Bild: Geht auf Konfrontationskurs zu Deutschland: Christine Lagarde.
Washington/Brüssel/BERLIN ap/dpa | In der Debatte um einen Schuldenerlass
für Griechenland treten Differenzen zwischen dem Internationalen
Währungsfonds und Deutschland zutage. IWF-Direktorin Christine Lagarde riet
in Washington zu Umstrukturierungen der massiven Außenstände Athens. Nur so
könnten Rettungsmaßnahmen funktionieren, sagte sie. Damit ging sie auf
Konfrontationskurs zu Berlin, das einen echten Schuldenerlass skeptisch
sieht.
Die Regierung in Athen muss indes schon am Donnerstag wichtige Weichen
stellen: Bis Mitternacht ist eine detaillierte Reformagenda fällig. Die
Bürger in Griechenland müssen sich auf eine Schließung der Banken bis
einschließlich kommenden Montag einstellen, wie das Finanzministerium
mitteilte.
Solange bleibt es auch dabei, dass griechische Sparer nur 60 Euro am Tag
von ihrem eigenen Geld abheben dürfen. Der Mangel an Bargeld hemmt
inzwischen die griechische Wirtschaft immer mehr. Die Beschränkungen für
den Geldverkehr und die Schließung der meisten Banken gelten seit 29. Juni.

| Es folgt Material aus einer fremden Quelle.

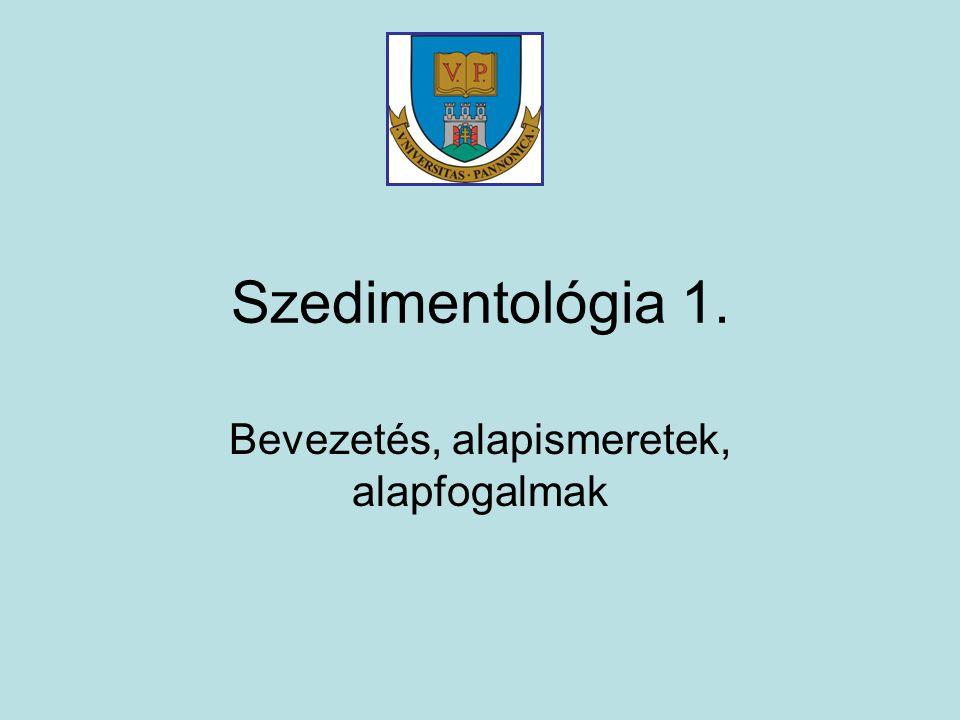 Szedimentológia 1. Bevezetés, alapismeretek, alapfogalmak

In den Wochen zuvor hatten die Bürger Milliardenbeträge von ihren Konten
geräumt. Da die Europäische Zentralbank die Menge der Notfallhilfe für die
griechischen Kreditinstitute gedeckelt hat, geht auch diesen das Bargeld
aus.
Angesichts der prekären Lage forcierte die Regierung in Athen ihre
Bemühungen um rasche Geldspritzen. Am Mittwoch stellte sie einen Antrag für
ein neues, auf drei Jahre angelegtes Hilfsprogramm des Rettungsfonds ESM
und sagte die sofortige Umsetzung der damit verbundenen Renten- und
Steuerreformen ab Montag zu.
## Unter Zeitdruck
Die Regierung in Athen steht unter Zeitdruck. Bis Donnerstagnacht muss sie
eine allerletzte Frist für die Vorlage von Reformvorschlägen erfüllen.

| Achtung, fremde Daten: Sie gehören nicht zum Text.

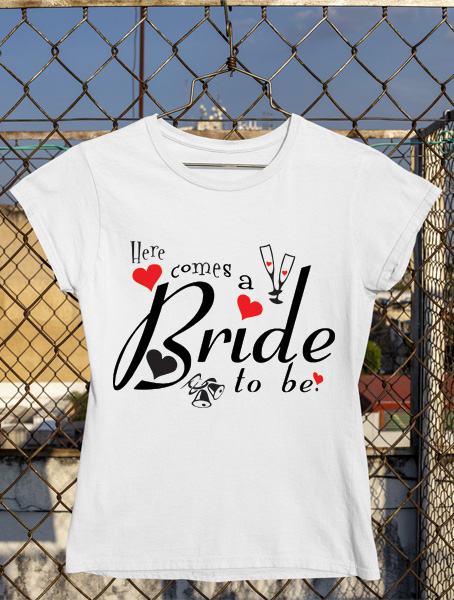tricou here comes a bride to be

Diese sollen dann bei einem neuen Krisengipfel am Sonntag zu einem Abkommen
führen. Kommt es bis dahin zu keiner Einigung, ist ein Kollaps des
griechischen Bankensystems und vermutlich auch ein Ausscheiden aus dem Euro
kaum noch zu vermeiden. [1][Die europäischen Staats- und Regierungschefs
haben sich mittlerweile auf ein solches „Grexit“-Szenario vorbereitet].
In einem Brief an den ESM versprach Griechenland zwar, bis spätestens
Donnerstag „Vorschläge für eine umfassende und spezifische Reformagenda im
Detail vorlegen“ zu wollen. Doch Details zu den Plänen blieb die Führung um
Regierungschef Alexis Tsipras zunächst schuldig.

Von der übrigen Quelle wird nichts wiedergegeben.